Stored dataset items
[Start of section]
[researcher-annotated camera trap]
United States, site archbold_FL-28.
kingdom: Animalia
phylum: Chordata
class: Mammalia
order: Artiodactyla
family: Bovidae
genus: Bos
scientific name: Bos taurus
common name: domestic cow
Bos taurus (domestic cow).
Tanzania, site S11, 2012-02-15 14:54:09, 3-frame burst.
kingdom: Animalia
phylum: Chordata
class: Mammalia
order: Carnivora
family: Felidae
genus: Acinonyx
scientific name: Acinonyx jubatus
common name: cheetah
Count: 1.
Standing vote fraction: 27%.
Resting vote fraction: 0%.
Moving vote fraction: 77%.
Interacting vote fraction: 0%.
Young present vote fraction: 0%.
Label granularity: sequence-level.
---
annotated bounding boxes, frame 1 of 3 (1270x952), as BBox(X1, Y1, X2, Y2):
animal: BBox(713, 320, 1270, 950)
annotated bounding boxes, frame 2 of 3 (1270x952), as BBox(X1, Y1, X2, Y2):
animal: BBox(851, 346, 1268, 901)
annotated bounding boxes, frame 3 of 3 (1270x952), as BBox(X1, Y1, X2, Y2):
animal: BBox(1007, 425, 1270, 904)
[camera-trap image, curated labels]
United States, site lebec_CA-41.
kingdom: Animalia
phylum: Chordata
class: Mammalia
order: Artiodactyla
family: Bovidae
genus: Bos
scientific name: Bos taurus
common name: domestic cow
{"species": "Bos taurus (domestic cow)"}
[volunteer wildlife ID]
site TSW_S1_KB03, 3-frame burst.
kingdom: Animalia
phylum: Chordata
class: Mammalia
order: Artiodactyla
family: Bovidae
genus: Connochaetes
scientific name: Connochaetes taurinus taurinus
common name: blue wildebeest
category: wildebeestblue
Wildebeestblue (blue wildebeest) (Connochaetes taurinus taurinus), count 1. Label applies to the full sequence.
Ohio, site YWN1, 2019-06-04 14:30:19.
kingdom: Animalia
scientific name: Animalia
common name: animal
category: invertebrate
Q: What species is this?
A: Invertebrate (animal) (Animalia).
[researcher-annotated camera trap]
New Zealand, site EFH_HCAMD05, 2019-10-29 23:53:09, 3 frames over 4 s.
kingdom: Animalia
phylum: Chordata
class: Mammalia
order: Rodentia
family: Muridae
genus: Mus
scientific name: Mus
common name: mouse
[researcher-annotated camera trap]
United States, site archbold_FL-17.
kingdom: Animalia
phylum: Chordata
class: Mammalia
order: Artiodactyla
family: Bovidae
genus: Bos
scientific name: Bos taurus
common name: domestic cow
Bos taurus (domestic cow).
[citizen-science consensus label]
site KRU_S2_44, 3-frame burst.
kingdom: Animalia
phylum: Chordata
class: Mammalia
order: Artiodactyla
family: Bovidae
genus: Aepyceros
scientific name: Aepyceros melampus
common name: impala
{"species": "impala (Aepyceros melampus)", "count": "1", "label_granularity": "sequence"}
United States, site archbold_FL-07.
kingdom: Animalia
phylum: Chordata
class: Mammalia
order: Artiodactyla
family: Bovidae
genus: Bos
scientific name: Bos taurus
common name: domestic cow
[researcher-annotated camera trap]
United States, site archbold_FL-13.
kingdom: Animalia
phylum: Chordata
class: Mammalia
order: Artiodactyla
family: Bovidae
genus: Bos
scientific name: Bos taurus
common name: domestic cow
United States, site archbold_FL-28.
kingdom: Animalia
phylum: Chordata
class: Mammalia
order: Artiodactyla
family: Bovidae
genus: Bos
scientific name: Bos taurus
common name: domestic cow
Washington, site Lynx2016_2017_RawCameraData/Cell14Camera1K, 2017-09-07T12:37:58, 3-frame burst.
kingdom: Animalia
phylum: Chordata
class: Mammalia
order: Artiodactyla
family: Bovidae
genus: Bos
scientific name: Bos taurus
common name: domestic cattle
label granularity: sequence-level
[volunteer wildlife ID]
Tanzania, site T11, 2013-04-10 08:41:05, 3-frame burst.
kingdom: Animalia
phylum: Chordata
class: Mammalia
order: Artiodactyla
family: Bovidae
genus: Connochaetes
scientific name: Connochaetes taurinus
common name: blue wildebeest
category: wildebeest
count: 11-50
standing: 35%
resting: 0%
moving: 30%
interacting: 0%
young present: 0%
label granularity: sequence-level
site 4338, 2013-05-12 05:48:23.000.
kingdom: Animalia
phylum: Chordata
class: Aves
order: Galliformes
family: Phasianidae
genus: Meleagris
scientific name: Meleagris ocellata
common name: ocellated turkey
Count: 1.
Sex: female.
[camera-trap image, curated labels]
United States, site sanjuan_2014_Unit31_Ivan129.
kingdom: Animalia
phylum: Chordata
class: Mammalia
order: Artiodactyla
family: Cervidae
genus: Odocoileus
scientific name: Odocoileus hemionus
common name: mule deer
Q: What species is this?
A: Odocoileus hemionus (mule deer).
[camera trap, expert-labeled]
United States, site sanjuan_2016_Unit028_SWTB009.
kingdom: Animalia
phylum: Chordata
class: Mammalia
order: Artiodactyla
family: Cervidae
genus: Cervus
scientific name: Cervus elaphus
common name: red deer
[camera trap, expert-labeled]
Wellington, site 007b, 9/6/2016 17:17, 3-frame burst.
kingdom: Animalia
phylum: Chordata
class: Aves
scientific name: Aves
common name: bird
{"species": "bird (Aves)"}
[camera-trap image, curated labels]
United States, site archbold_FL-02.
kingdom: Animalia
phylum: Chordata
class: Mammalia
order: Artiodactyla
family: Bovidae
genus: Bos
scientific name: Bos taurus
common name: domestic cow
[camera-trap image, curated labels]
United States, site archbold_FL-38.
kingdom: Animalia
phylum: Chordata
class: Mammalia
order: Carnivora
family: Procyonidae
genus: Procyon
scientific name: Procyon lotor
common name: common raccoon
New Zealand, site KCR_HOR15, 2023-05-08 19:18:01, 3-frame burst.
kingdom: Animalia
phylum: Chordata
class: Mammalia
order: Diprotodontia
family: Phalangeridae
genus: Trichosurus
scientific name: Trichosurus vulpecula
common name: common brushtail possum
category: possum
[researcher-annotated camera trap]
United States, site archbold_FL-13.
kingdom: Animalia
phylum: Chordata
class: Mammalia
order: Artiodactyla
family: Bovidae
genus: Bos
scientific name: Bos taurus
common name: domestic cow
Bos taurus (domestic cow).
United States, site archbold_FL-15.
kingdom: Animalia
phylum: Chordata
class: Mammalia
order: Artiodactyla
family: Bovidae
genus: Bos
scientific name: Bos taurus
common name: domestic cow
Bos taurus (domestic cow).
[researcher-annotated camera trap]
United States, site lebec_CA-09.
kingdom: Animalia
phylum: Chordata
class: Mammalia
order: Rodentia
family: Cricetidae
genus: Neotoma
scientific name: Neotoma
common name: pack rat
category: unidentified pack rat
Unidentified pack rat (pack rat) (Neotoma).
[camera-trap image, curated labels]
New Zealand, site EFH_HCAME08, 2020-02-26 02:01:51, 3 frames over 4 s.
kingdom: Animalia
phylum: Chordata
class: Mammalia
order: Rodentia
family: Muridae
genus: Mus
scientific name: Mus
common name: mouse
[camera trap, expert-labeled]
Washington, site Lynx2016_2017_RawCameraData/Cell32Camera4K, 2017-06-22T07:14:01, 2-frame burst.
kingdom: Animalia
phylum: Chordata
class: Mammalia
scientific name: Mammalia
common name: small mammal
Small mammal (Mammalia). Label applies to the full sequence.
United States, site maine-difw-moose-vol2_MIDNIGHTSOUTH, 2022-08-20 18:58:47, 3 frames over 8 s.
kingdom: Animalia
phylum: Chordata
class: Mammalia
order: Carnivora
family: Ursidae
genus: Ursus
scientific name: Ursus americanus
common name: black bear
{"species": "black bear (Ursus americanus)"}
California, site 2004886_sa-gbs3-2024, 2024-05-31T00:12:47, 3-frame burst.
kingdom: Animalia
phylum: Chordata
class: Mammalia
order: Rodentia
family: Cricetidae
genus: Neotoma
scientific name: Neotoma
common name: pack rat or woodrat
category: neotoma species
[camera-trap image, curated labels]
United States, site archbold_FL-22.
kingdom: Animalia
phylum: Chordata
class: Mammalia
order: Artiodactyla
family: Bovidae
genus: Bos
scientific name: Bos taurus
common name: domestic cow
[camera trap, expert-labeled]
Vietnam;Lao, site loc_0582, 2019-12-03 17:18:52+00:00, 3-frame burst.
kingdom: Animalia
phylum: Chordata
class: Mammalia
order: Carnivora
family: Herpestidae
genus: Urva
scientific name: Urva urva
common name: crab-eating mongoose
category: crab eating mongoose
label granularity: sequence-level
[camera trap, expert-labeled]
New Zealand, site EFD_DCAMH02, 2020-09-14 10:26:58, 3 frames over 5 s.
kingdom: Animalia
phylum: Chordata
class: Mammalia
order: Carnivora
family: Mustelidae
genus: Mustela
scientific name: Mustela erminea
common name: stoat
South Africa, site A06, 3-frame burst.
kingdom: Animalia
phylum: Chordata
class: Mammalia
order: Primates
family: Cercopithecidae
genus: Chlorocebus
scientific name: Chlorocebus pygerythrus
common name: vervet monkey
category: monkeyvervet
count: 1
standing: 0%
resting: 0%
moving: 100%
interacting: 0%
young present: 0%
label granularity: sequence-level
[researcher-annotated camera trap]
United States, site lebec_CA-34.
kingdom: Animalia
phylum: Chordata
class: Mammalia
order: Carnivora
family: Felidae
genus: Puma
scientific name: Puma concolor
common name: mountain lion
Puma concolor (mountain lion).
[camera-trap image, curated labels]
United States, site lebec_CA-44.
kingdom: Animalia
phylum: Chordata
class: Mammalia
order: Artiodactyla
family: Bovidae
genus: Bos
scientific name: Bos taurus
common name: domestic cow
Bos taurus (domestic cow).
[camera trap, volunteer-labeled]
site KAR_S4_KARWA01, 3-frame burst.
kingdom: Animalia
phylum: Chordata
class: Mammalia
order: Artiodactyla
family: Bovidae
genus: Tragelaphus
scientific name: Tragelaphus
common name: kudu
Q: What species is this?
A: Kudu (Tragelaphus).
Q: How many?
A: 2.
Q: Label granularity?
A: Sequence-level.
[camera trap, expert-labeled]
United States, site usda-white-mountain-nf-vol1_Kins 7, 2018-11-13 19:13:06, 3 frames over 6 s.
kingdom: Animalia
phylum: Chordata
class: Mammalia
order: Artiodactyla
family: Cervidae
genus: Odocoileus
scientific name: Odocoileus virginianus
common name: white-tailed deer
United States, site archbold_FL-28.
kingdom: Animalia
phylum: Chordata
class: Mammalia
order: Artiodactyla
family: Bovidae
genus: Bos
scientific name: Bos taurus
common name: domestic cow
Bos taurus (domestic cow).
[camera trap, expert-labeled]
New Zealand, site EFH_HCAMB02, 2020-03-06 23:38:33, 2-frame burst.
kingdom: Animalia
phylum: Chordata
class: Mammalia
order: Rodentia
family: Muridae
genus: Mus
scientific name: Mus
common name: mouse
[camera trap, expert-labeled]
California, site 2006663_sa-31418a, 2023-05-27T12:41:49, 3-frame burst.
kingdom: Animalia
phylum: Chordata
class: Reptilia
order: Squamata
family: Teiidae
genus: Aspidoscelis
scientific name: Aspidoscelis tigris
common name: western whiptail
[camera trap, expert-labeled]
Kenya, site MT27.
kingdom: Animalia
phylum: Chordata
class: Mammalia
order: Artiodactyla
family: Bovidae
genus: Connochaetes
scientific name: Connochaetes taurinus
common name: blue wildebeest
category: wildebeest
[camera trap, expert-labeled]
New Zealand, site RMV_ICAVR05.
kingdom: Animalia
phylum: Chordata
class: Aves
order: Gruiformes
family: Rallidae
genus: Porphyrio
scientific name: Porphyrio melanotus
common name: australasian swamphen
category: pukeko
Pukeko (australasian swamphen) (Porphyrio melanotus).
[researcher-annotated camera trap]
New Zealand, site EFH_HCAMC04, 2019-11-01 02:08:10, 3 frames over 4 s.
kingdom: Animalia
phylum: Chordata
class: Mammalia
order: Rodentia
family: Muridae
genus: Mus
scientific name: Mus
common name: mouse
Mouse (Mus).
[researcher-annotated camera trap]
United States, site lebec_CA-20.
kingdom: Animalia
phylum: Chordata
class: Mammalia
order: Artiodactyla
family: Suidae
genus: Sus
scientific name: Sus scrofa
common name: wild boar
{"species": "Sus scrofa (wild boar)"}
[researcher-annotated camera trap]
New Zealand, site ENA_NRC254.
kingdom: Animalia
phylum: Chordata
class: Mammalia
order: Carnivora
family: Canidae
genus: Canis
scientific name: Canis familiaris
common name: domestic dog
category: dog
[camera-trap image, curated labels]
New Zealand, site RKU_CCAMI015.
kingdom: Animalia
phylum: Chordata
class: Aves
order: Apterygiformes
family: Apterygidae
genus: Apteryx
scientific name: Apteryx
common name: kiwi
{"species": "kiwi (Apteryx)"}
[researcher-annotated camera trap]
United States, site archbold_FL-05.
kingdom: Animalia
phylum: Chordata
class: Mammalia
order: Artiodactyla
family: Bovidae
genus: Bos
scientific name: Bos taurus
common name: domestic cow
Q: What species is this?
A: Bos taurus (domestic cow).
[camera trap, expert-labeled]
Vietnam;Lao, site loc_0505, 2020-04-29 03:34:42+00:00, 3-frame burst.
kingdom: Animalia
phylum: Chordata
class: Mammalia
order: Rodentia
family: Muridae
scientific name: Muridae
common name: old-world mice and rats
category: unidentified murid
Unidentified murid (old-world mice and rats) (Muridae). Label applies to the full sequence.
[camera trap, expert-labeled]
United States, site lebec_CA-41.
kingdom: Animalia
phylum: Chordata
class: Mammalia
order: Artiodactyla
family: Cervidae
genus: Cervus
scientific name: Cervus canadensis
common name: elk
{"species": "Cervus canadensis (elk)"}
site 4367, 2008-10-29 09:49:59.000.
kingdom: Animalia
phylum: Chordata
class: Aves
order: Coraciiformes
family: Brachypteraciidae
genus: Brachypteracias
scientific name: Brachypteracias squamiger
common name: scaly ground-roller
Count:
[End of section]
_PROBLEM_:
Each line of the entries above that contains "Aepyceros" must be copied into the answer.

_TASK RESULT_:
genus: Aepyceros
scientific name: Aepyceros melampus
{"species": "impala (Aepyceros melampus)", "count": "1", "label_granularity": "sequence"}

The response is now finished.